Work instructions → Present the records as a Markdown table with the columns "No." and "Entry", starting at the line containing "How far is the" and ending at the end of the records. Number each line, skip blank lines, and leave the pictures out.

A block of data
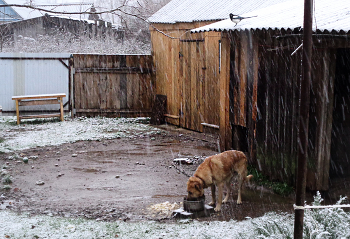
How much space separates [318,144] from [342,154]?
2.09 m

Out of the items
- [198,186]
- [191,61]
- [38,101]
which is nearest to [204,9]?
[191,61]

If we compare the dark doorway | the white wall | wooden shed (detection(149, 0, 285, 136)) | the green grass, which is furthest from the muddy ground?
the white wall

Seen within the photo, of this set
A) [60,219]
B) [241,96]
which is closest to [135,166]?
[241,96]

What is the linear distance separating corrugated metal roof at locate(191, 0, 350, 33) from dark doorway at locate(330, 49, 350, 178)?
126 cm

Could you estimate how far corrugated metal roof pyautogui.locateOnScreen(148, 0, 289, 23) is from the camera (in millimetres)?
11961

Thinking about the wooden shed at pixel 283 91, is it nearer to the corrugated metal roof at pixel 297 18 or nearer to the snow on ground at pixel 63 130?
the corrugated metal roof at pixel 297 18

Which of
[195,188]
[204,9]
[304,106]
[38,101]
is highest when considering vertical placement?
[204,9]

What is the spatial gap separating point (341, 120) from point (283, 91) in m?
1.84

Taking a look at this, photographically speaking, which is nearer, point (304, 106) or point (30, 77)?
point (304, 106)

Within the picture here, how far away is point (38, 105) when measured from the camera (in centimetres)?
1523

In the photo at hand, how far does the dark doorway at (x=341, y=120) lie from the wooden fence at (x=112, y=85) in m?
8.33

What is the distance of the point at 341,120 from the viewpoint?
28.0 feet

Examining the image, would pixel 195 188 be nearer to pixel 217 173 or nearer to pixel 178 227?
pixel 217 173

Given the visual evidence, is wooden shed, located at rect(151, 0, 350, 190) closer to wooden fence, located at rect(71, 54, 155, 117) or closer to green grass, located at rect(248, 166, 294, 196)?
green grass, located at rect(248, 166, 294, 196)
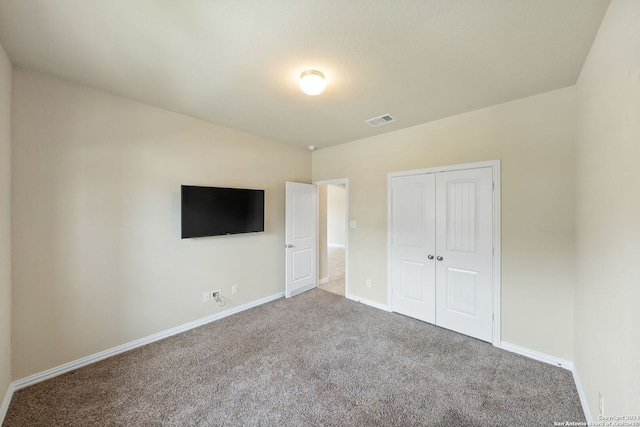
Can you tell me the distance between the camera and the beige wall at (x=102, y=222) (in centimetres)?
198

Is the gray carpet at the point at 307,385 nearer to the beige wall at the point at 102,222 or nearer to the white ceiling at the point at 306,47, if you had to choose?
the beige wall at the point at 102,222

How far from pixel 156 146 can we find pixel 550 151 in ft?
13.2

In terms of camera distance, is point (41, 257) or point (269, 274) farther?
point (269, 274)

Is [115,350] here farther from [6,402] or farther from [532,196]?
[532,196]

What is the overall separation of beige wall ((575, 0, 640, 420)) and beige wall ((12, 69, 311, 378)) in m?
3.49

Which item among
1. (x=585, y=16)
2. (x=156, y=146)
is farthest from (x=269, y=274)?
(x=585, y=16)

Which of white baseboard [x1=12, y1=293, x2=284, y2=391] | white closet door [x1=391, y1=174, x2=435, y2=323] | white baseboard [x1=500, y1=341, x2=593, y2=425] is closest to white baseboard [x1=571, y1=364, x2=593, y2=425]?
white baseboard [x1=500, y1=341, x2=593, y2=425]

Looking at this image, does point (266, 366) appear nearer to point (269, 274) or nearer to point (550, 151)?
point (269, 274)

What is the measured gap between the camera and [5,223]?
1.79m

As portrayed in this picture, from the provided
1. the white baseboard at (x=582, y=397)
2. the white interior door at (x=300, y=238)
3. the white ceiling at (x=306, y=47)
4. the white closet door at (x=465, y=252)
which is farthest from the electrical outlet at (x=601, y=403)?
the white interior door at (x=300, y=238)

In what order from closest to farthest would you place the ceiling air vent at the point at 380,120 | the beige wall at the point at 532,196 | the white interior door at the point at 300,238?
the beige wall at the point at 532,196
the ceiling air vent at the point at 380,120
the white interior door at the point at 300,238

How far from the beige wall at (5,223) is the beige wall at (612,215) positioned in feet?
12.3

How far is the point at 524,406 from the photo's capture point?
177cm

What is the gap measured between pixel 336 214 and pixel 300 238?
5.34 m
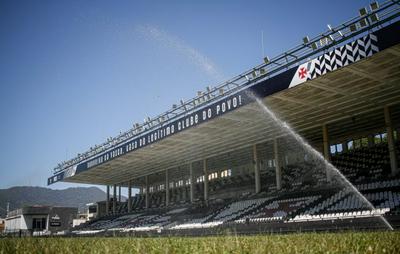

The solution →
| No. | Entry |
|---|---|
| 1 | How far is the point at 524,406 from the photo's capture point? |
| 2 | 177cm |
| 3 | What is the gap measured between pixel 336 214 and pixel 300 238? |
| 4 | 5.34 m |